• **YOUR GOAL**
All entries should be output exactly as they stand.
====== DATASET RECORDS
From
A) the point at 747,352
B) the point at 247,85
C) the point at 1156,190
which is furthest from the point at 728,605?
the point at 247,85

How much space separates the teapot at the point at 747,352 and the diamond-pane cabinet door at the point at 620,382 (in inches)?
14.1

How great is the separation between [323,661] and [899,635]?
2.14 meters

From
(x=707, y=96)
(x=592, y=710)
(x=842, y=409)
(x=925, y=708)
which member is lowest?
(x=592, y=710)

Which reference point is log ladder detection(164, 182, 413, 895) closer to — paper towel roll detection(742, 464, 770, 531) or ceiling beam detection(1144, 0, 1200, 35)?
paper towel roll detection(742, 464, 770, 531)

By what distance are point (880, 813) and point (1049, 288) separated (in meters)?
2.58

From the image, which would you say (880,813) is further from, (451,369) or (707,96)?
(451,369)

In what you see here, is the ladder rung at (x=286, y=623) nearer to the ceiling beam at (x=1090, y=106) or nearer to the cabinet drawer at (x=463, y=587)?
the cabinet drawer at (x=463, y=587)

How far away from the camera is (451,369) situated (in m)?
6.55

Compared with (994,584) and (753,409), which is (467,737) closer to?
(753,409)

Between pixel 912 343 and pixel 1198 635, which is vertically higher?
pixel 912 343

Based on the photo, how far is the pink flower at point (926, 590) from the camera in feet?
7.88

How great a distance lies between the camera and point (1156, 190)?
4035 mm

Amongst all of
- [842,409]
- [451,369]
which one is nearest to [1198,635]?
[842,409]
============
• **WRITTEN RESPONSE**
From
A) the point at 747,352
B) the point at 247,85
C) the point at 1156,190
which is furthest from the point at 728,605?
the point at 247,85

How much space separates the teapot at the point at 747,352 and the diamond-pane cabinet door at the point at 620,382 (in inches)?
14.1

How great is the separation between [323,661] and [899,635]?
2.14 meters

From
(x=707, y=96)
(x=592, y=710)
(x=842, y=409)
(x=925, y=708)
which member is lowest?
(x=592, y=710)

Which reference point is log ladder detection(164, 182, 413, 895) closer to — paper towel roll detection(742, 464, 770, 531) or ceiling beam detection(1144, 0, 1200, 35)?
paper towel roll detection(742, 464, 770, 531)

By what distance are point (880, 813) and point (1049, 288) separated (in meters)?
2.58

From the image, which would you say (880,813) is further from, (451,369) or (707,96)?
(451,369)

In what you see here, is the ladder rung at (x=286, y=623) nearer to the ceiling beam at (x=1090, y=106) or nearer to the cabinet drawer at (x=463, y=587)?
the cabinet drawer at (x=463, y=587)

How far away from the camera is (451,369) situated (in m)?
6.55

Compared with (994,584) and (753,409), which is (467,737) closer to?
(753,409)

Between pixel 912 343 and pixel 1198 635, which is vertically higher?
pixel 912 343

Based on the photo, how far is the pink flower at point (926, 590) from the camera in feet?
7.88

How great a distance lies between the camera and point (1156, 190)?
4035 mm

Amongst all of
- [842,409]
- [451,369]
which one is nearest to [1198,635]?
[842,409]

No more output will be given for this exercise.